Men can appreciate the woman that they are dating more naturally than women. As women, we tend to go into a situation wanting a commitment or wanting marriage more than actually wanting and valuing the man. Women will also tend to live in a fairy tale and wanting the man to do x, y, and z, rather than really valuing and getting to know the essence of the man.
A true and long-lasting relationship is one where the value is not placed on the “thing” (relationship) but rather the people in it. The two people just love being around each other and they love getting to know what the other person likes, doesn’t like, etc. When out and about, it’s not about where the two people are but rather about the experience that they get to share together. It could be as simple as going to the movies. Yeah you could’ve seen that movie alone or with your buddies or even with a friend of the opposite sex, but seeing it with that special person, was just the icing on the cake. Sometimes, most of the time, you’ll even forget to take a picture together for memories while out because you are just enjoying that moment with that person.
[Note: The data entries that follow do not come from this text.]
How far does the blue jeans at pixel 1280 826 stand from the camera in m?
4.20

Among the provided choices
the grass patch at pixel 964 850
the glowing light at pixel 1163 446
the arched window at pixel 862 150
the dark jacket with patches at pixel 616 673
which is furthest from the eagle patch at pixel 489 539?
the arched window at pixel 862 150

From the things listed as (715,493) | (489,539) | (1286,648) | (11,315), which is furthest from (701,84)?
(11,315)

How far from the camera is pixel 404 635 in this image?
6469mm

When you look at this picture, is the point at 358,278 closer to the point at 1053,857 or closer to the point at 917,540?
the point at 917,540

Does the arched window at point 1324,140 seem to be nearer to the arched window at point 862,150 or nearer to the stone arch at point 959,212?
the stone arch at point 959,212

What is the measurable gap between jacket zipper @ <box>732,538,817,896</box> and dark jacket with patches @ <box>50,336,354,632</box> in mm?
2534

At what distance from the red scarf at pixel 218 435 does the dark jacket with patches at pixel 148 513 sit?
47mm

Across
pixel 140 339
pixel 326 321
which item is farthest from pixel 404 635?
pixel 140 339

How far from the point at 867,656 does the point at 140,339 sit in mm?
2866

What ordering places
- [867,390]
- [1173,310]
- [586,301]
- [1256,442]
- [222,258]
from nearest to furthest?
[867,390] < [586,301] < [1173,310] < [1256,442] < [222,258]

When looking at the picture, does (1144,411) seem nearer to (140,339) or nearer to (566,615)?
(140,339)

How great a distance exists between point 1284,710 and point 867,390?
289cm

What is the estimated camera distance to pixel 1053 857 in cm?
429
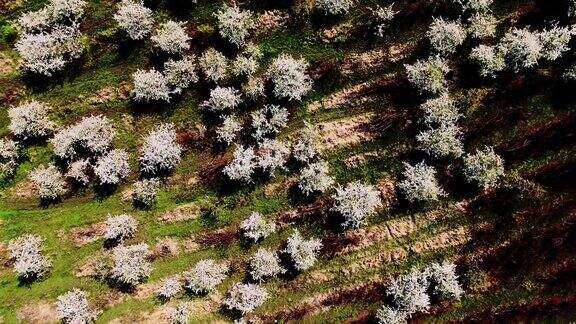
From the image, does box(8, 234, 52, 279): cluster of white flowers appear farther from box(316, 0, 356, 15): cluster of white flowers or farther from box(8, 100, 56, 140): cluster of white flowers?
box(316, 0, 356, 15): cluster of white flowers

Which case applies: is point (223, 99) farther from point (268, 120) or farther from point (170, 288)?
point (170, 288)

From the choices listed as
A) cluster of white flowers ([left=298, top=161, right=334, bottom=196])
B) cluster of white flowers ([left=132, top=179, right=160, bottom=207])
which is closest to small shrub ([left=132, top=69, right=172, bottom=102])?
cluster of white flowers ([left=132, top=179, right=160, bottom=207])

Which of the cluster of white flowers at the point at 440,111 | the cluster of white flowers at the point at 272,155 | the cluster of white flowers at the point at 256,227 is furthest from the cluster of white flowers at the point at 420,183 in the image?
the cluster of white flowers at the point at 256,227

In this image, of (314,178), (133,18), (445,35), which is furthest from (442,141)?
(133,18)

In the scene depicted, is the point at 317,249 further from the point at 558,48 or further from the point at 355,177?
the point at 558,48

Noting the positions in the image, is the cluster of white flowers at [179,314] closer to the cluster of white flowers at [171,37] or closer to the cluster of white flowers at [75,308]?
the cluster of white flowers at [75,308]
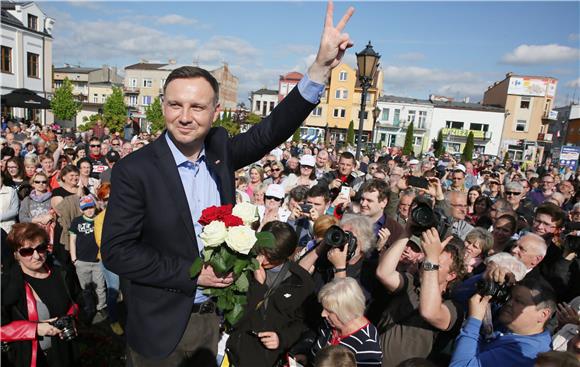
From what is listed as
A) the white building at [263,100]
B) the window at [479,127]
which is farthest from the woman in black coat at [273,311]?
the white building at [263,100]

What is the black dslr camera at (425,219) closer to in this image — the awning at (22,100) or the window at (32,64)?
the awning at (22,100)

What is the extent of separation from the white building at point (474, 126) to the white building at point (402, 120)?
7.20 feet

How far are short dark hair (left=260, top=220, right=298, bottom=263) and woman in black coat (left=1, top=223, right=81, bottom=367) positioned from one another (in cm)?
176

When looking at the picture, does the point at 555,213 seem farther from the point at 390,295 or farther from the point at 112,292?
the point at 112,292

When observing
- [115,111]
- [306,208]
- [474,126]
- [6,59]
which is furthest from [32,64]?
[474,126]

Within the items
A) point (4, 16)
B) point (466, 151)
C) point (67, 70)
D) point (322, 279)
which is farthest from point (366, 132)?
point (67, 70)

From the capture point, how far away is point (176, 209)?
1.87m

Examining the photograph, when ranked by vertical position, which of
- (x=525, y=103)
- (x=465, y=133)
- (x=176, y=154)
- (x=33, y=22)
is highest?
(x=33, y=22)

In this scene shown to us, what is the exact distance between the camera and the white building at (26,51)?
3050cm

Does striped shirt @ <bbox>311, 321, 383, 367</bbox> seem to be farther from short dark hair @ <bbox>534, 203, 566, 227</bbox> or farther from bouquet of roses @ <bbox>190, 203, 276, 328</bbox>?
short dark hair @ <bbox>534, 203, 566, 227</bbox>

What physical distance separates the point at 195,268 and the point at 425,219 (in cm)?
165

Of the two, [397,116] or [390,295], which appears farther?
[397,116]

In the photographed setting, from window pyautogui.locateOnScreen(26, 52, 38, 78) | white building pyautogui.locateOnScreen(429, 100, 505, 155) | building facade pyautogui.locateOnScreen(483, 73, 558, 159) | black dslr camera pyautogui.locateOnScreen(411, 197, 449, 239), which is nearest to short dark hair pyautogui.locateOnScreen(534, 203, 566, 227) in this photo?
black dslr camera pyautogui.locateOnScreen(411, 197, 449, 239)

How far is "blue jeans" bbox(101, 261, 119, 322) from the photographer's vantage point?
5.49 m
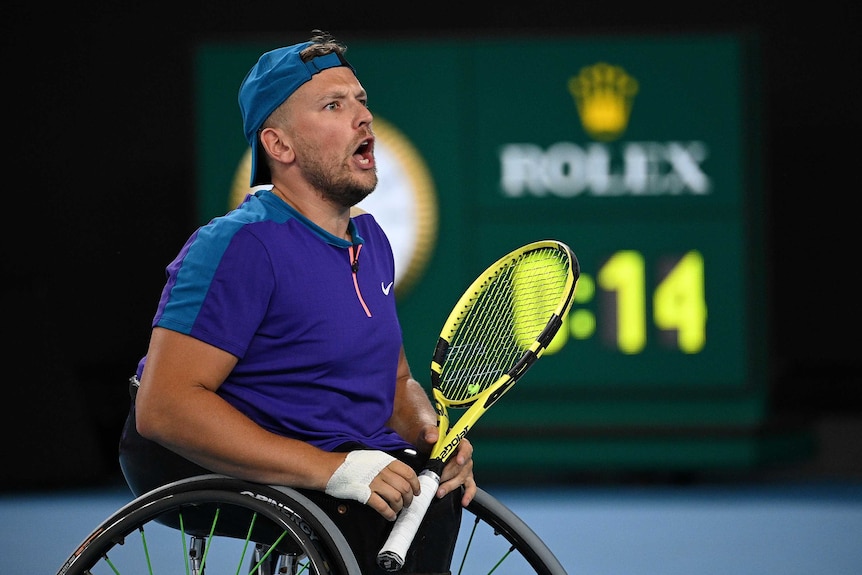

So ladies, please try for now on out, to see the value and essence in the man that you are dating/seeing. If you just can’t see the value in him either one he’s not the one for you or two, the problem may just be you and you have to reevaluate what is important to you in a relationship and/or bond with someone. Just know that when things are right, they just flow naturally and that as things continue to grow, certain things also take time. You cannot, and I repeat, you cannot listen to these other women on social media who say, “Girl, if he a’int committing to you or asking you to be his wife in 6 months to a year, then believe that he a’int that into you and doesn’t want to be with you.”
In the end, only you know your man. If he is showing ACTION then he is showing you where you stand in his life. Talk is cheap. A man can from day 1, claim that a he is going to marry you and then 3 months down the line, his true colors can show and you are back on that dating site or back to fishing.